§ EXERCISE REQUIREMENTS:
Rewrite the listing from the line that contains "Regarding point 102,87, point" through the end of the listing, changing "neighboring house" to "nearby house" everywhere and leaving everything else as it is. Leave the pictures out of your answer.

______

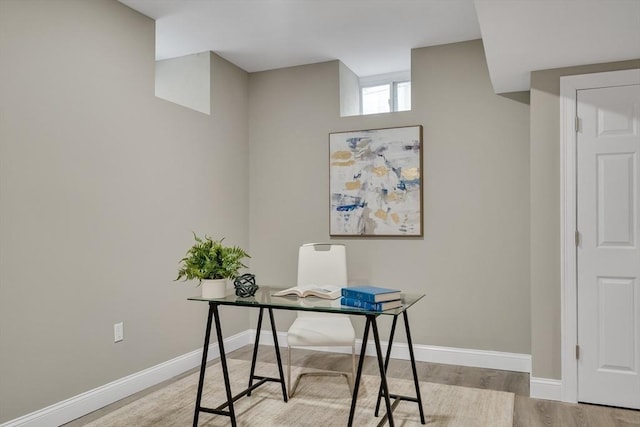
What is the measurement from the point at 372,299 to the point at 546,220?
5.25 ft

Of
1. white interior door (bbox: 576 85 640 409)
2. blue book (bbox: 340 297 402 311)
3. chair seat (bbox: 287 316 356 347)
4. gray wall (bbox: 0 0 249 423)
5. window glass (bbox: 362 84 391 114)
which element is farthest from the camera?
window glass (bbox: 362 84 391 114)

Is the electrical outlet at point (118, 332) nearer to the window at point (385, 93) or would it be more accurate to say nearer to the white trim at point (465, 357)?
the white trim at point (465, 357)

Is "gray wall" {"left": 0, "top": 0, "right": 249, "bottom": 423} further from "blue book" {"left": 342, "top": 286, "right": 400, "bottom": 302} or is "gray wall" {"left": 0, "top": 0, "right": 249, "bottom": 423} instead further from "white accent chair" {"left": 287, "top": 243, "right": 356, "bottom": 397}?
"blue book" {"left": 342, "top": 286, "right": 400, "bottom": 302}

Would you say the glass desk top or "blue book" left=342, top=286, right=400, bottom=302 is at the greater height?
"blue book" left=342, top=286, right=400, bottom=302

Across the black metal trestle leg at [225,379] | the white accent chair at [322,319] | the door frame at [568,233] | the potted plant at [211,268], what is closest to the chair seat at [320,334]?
the white accent chair at [322,319]

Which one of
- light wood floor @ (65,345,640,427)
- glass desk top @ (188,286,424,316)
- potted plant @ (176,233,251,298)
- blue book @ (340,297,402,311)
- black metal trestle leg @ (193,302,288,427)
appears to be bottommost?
light wood floor @ (65,345,640,427)

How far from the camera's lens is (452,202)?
154 inches

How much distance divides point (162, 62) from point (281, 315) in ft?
8.52

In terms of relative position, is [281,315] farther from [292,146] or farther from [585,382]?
[585,382]

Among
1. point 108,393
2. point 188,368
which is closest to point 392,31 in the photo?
point 188,368

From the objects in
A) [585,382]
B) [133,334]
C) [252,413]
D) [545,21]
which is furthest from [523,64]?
[133,334]

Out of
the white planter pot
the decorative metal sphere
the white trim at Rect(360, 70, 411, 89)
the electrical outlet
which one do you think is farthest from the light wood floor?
the white trim at Rect(360, 70, 411, 89)

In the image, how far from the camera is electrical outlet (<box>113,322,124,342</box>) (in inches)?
123

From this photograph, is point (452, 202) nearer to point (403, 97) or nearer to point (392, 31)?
point (403, 97)
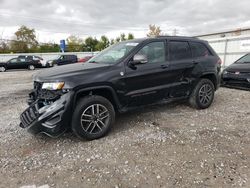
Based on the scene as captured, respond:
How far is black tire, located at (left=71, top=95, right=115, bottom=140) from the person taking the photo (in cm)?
346

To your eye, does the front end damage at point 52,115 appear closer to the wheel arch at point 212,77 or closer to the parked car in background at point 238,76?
the wheel arch at point 212,77

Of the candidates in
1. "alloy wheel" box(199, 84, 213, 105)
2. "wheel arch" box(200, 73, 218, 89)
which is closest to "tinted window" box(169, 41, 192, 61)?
"wheel arch" box(200, 73, 218, 89)

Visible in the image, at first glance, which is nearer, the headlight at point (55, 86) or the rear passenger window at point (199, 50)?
the headlight at point (55, 86)

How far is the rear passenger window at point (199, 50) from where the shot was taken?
5.05m

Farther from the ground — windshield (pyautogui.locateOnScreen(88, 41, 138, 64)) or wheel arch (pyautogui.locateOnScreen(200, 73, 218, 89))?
windshield (pyautogui.locateOnScreen(88, 41, 138, 64))

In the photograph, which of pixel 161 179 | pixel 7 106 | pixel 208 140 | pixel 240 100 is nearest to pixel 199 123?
pixel 208 140

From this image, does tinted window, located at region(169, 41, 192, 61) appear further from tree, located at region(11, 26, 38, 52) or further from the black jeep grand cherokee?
tree, located at region(11, 26, 38, 52)

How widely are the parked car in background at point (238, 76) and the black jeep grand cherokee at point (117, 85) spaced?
244cm

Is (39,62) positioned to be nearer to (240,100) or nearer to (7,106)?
(7,106)

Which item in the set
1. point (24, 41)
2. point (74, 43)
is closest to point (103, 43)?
point (74, 43)

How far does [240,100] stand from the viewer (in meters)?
6.10

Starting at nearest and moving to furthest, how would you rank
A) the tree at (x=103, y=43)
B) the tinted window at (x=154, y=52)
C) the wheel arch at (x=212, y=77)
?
the tinted window at (x=154, y=52) < the wheel arch at (x=212, y=77) < the tree at (x=103, y=43)

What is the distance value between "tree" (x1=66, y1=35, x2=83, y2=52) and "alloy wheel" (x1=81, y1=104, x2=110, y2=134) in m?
47.9

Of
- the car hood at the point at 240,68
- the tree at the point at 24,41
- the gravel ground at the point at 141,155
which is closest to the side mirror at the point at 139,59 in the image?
the gravel ground at the point at 141,155
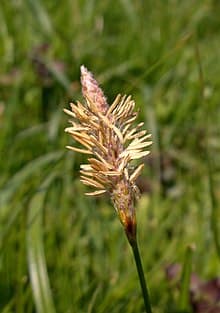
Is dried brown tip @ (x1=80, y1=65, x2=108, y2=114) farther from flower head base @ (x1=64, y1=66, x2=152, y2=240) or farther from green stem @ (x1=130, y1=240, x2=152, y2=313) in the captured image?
green stem @ (x1=130, y1=240, x2=152, y2=313)

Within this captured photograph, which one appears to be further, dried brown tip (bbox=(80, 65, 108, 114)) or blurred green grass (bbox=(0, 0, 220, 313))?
blurred green grass (bbox=(0, 0, 220, 313))

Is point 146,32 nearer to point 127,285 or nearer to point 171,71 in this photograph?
point 171,71

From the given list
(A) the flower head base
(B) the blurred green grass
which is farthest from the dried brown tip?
(B) the blurred green grass

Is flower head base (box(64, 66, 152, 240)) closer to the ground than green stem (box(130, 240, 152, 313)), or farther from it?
farther from it

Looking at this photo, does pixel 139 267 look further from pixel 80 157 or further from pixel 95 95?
pixel 80 157

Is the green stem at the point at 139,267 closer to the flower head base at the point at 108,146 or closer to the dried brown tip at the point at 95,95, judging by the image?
the flower head base at the point at 108,146

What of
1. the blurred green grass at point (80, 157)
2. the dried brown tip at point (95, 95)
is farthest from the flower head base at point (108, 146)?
the blurred green grass at point (80, 157)

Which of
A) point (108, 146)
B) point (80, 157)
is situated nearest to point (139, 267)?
point (108, 146)
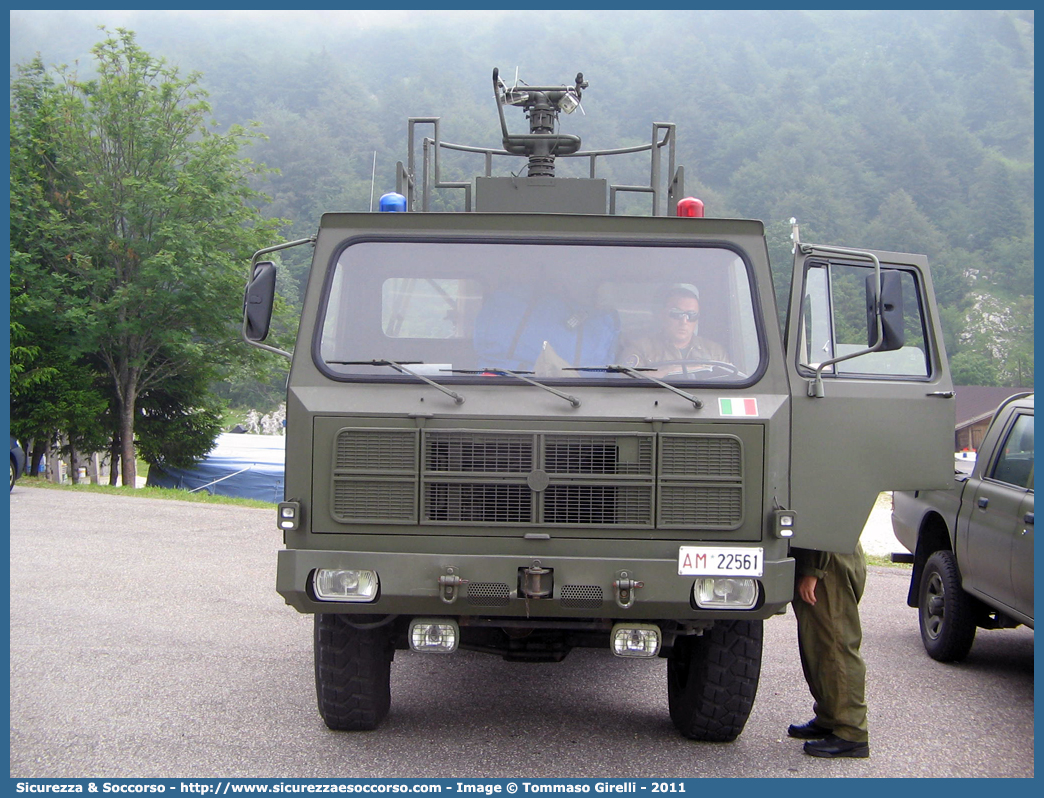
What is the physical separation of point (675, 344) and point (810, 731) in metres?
1.94

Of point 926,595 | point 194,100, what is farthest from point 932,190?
point 926,595

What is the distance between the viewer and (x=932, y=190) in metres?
84.1

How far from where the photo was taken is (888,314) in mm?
4352

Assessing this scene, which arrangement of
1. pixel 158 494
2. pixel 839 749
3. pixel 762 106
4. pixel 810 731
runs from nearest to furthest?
pixel 839 749 < pixel 810 731 < pixel 158 494 < pixel 762 106

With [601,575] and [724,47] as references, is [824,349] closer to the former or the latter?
[601,575]

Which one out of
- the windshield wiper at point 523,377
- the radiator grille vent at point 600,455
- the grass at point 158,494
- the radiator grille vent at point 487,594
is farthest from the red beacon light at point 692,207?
the grass at point 158,494

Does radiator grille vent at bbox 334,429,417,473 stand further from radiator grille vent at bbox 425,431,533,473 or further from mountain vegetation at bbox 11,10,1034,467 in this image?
mountain vegetation at bbox 11,10,1034,467

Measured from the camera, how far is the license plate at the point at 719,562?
14.0 ft

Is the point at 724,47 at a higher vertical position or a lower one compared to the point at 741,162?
higher

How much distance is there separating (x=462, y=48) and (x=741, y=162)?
41.6m

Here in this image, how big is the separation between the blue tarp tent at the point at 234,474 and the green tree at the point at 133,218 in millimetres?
2675

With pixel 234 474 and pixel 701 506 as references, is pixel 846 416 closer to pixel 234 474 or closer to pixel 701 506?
pixel 701 506

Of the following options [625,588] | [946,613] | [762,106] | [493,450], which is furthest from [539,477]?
[762,106]

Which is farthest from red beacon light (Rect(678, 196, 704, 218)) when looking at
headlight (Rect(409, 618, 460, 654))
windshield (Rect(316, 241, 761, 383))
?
headlight (Rect(409, 618, 460, 654))
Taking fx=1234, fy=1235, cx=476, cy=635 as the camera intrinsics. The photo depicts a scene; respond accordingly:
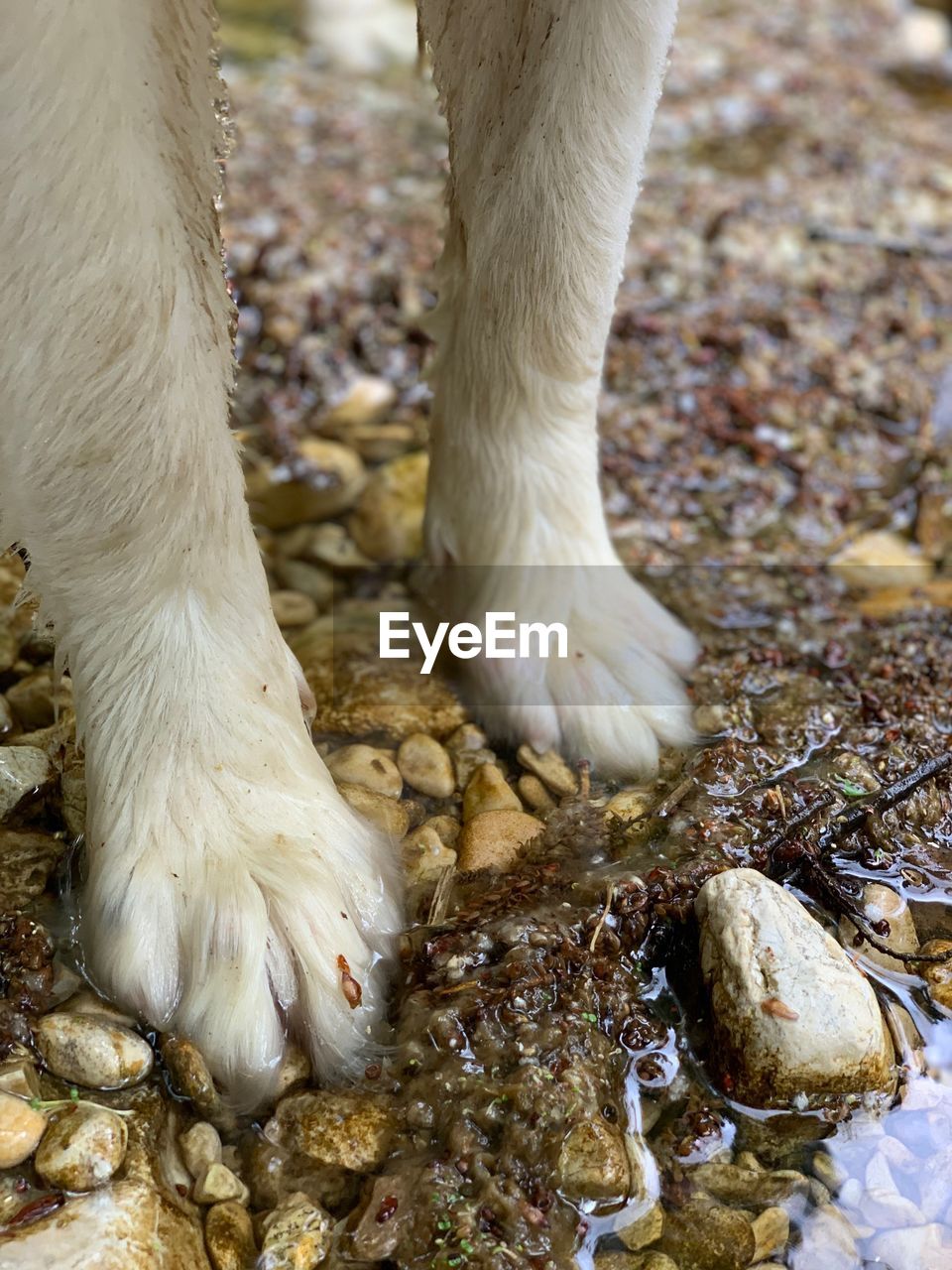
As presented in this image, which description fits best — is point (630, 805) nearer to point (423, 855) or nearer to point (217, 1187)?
point (423, 855)

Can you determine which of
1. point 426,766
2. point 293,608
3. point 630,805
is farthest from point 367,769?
point 293,608

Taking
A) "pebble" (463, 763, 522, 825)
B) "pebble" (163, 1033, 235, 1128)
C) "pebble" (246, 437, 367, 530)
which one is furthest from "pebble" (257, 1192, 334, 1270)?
"pebble" (246, 437, 367, 530)

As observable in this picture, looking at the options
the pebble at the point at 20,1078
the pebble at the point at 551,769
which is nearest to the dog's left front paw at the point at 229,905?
the pebble at the point at 20,1078

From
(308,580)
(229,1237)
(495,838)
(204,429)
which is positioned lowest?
(229,1237)

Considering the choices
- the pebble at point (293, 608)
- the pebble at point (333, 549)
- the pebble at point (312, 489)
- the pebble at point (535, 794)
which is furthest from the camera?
the pebble at point (312, 489)

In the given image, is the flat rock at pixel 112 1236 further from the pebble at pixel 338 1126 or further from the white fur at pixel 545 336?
the white fur at pixel 545 336
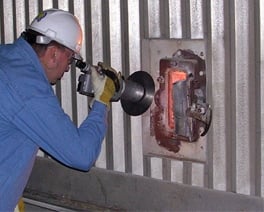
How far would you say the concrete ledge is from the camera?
3.86m

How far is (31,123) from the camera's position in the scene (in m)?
3.31

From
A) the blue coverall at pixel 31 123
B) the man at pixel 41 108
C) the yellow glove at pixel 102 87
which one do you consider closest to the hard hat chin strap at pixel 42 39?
the man at pixel 41 108

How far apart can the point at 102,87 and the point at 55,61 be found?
0.32m

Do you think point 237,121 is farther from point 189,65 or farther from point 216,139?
point 189,65

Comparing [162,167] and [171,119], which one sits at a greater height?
[171,119]

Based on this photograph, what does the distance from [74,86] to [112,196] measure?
2.78 feet

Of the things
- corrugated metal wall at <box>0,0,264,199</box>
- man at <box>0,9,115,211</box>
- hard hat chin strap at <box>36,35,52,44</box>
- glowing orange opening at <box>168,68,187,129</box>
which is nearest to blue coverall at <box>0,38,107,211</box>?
man at <box>0,9,115,211</box>

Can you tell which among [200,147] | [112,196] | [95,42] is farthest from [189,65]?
[112,196]

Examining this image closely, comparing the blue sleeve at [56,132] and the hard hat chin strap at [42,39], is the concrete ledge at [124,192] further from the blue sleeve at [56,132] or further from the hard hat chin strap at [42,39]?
the hard hat chin strap at [42,39]

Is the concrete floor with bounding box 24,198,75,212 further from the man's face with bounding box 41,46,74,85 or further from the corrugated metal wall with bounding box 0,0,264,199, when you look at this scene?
the man's face with bounding box 41,46,74,85

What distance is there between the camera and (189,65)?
12.9ft

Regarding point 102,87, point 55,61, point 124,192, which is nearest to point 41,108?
point 55,61

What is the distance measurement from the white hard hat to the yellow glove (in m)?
0.17

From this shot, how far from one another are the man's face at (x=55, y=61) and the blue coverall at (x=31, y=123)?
0.11 meters
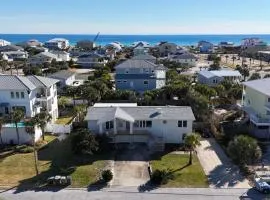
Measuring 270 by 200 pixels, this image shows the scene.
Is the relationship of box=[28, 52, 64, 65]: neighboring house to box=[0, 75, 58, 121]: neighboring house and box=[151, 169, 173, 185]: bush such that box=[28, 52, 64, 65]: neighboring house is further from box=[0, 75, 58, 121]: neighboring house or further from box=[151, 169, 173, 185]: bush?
box=[151, 169, 173, 185]: bush

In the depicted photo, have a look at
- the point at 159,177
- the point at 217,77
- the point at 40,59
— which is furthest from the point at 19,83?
the point at 40,59

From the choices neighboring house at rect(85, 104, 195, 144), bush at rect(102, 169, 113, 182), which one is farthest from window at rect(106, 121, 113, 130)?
bush at rect(102, 169, 113, 182)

______

§ THE RESULT:
Regarding point 102,87, point 55,61, point 124,192, which is nearest to point 41,108?
point 55,61

What is the distance measurement from the white hard hat to the yellow glove (in m)?
0.17

From this shot, how far from one another are the man's face at (x=55, y=61) and the blue coverall at (x=31, y=123)?
0.11 meters
Measuring 270 by 200 pixels, this image shows the scene.
Is the relationship of box=[28, 52, 64, 65]: nearby house to box=[0, 75, 58, 121]: nearby house and box=[151, 169, 173, 185]: bush such that box=[28, 52, 64, 65]: nearby house is further from box=[0, 75, 58, 121]: nearby house or further from box=[151, 169, 173, 185]: bush?
box=[151, 169, 173, 185]: bush

In the depicted photo, have a look at
- the point at 159,177
- the point at 217,77
- the point at 40,59
— which is furthest from the point at 19,83?
the point at 40,59

From the choices nearby house at rect(85, 104, 195, 144), bush at rect(102, 169, 113, 182), which one is farthest from window at rect(106, 121, 113, 130)?
bush at rect(102, 169, 113, 182)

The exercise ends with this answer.